Half an hour after tattoo the bugle rings out another sadly sweet strain,
that hath a dying sound.




CHAPTER IV.

A BITTER COLD MORNING AND A WARM AWAKENING--TROUBLE ALL ALONG THE LINE
--FIERCE CONFLICTS, ASSAULTS AND DEFENSE--PROLONGED AND DESPERATE STRUGGLE
ENDING WITH A SURRENDER.

The night had been the most intensely cold that the country had known for
many years. Peach and other tender trees had been killed by the frosty
rigor, and sentinels had been frozen to death in our neighborhood.
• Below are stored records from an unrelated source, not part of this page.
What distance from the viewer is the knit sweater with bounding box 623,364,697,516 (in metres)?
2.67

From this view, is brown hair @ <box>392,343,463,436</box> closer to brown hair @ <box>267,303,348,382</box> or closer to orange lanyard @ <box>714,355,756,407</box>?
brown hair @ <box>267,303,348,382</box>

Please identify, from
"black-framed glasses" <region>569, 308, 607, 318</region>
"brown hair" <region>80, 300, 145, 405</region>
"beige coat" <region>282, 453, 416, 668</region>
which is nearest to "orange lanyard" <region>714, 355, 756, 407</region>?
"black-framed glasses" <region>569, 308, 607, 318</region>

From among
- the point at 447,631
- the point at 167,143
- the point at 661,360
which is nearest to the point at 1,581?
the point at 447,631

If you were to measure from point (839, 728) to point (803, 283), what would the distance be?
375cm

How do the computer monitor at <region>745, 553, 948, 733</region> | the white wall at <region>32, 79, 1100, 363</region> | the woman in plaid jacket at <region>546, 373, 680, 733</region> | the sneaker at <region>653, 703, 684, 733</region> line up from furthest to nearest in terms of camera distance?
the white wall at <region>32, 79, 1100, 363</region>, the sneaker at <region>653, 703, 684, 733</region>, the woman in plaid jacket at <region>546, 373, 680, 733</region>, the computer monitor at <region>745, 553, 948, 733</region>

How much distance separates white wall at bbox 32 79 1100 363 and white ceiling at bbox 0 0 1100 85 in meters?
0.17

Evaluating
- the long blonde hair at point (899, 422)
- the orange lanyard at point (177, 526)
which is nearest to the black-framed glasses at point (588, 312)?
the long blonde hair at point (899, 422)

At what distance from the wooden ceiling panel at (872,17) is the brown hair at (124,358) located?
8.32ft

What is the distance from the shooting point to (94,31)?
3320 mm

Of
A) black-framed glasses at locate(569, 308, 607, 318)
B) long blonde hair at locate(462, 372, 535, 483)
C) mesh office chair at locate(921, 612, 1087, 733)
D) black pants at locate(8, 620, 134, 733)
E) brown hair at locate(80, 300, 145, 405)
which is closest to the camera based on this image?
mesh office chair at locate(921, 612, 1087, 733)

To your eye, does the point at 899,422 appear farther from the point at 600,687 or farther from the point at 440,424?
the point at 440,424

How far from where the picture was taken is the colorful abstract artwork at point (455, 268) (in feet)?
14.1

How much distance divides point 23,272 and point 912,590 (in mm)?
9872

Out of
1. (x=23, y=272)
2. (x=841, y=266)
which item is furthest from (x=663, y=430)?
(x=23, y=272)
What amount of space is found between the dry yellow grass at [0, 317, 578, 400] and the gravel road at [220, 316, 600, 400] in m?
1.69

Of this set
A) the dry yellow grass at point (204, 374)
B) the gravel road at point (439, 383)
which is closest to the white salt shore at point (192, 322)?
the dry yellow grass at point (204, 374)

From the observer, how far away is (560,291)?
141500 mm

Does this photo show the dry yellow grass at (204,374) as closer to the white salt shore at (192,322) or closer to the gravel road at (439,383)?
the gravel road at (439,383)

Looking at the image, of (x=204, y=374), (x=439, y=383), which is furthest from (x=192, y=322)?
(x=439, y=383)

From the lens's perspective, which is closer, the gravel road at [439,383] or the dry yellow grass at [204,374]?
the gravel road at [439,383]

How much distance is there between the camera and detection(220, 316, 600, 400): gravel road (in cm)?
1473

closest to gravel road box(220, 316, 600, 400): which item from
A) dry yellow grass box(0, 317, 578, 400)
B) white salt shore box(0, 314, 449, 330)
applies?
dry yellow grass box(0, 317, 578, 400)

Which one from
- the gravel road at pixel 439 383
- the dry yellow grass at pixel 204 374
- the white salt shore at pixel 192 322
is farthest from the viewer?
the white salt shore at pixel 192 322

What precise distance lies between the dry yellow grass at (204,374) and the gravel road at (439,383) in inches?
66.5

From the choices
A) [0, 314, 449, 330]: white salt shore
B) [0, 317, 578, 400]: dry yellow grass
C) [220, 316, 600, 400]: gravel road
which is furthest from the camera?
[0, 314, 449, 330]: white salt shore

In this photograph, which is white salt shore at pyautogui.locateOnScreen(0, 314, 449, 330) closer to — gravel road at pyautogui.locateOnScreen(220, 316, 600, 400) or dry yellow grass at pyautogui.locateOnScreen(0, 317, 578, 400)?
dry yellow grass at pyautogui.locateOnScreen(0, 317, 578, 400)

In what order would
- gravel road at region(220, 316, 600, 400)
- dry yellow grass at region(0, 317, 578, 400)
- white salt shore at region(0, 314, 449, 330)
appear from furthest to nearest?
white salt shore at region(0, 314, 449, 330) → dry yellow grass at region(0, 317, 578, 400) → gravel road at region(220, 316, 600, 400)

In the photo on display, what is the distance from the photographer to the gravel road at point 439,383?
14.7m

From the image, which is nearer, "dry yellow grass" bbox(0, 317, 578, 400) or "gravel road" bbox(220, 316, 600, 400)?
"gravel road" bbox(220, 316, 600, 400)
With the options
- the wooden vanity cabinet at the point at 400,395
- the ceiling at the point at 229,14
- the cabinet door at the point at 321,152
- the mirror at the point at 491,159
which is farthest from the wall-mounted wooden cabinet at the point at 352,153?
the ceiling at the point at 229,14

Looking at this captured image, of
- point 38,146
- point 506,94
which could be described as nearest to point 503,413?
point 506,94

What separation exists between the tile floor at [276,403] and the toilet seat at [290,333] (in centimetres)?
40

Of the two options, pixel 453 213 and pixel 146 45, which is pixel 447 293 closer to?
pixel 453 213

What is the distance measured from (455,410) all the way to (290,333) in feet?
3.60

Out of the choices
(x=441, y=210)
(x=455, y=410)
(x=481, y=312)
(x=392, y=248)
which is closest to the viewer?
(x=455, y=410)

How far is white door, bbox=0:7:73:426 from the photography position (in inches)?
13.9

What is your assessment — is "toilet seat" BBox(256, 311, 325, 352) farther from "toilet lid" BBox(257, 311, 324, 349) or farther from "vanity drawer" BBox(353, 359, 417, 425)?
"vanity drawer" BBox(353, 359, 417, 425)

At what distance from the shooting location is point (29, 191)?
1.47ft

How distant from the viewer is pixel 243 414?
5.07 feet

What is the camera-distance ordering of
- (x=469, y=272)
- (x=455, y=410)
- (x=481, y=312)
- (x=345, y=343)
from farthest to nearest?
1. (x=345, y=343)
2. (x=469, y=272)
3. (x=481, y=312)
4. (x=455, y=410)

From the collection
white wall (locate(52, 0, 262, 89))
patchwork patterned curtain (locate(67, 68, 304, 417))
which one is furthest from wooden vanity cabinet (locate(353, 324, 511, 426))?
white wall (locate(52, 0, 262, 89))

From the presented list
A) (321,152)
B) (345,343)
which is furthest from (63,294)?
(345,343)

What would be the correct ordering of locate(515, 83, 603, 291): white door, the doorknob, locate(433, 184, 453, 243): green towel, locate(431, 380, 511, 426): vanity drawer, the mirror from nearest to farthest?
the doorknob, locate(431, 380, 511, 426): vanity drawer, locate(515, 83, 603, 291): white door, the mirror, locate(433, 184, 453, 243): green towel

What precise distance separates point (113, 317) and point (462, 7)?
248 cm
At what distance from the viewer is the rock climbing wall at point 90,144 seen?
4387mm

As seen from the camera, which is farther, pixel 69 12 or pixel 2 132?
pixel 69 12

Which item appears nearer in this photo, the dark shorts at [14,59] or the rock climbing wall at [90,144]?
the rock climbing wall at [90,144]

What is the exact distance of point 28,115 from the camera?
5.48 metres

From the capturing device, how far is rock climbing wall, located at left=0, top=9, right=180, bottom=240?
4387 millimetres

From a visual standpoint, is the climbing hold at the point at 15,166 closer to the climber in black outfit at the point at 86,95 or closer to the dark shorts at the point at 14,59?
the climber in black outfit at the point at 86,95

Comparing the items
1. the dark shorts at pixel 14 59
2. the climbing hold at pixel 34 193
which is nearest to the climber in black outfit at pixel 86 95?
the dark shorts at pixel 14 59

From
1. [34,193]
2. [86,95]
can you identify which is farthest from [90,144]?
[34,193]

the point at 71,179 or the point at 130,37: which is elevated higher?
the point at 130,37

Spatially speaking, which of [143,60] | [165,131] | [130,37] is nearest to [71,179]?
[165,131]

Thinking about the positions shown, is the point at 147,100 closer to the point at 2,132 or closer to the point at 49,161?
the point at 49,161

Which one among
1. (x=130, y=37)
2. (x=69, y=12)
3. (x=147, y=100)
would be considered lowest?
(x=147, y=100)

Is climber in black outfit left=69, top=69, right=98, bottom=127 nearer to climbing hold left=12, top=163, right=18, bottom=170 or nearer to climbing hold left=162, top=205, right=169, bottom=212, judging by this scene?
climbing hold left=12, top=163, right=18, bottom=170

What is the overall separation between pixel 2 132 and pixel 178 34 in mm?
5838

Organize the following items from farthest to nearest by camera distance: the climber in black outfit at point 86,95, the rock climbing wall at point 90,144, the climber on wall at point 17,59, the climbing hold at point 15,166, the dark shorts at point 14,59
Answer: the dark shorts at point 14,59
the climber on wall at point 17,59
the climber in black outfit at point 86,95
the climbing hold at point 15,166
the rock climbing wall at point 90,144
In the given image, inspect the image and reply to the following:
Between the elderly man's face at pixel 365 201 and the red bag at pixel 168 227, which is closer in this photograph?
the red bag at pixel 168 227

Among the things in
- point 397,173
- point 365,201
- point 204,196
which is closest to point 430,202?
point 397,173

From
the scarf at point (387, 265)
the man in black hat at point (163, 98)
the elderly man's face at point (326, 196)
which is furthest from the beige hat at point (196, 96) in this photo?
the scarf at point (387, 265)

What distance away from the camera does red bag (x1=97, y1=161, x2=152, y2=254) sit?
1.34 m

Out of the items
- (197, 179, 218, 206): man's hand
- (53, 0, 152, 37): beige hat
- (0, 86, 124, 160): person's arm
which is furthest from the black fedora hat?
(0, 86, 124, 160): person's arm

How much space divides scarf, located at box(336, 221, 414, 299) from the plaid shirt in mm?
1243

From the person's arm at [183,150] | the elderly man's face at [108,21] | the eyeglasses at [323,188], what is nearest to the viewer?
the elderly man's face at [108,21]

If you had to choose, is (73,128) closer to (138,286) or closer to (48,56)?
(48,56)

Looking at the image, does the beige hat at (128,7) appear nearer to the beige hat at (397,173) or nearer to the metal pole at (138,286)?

The
deep snow on which we made our beds, the icy covering of the streams near
us, the limbs of the trees above us, had been cracking with loud noises
all night, from the bitter cold.

We were camped around Jonesville, each of the four companies lying on one
of the roads leading from the town. Company L lay about a mile from the
Court House. On a knoll at the end of the village toward us, and at a
point where two roads separated,--one of which led to us,--stood a
three-inch Rodman rifle, belonging to the Twenty-second Ohio Battery.
It and its squad of eighteen men, under command of Lieutenant Alger and
Sergeant Davis, had been sent up to us a few days before from the Gap.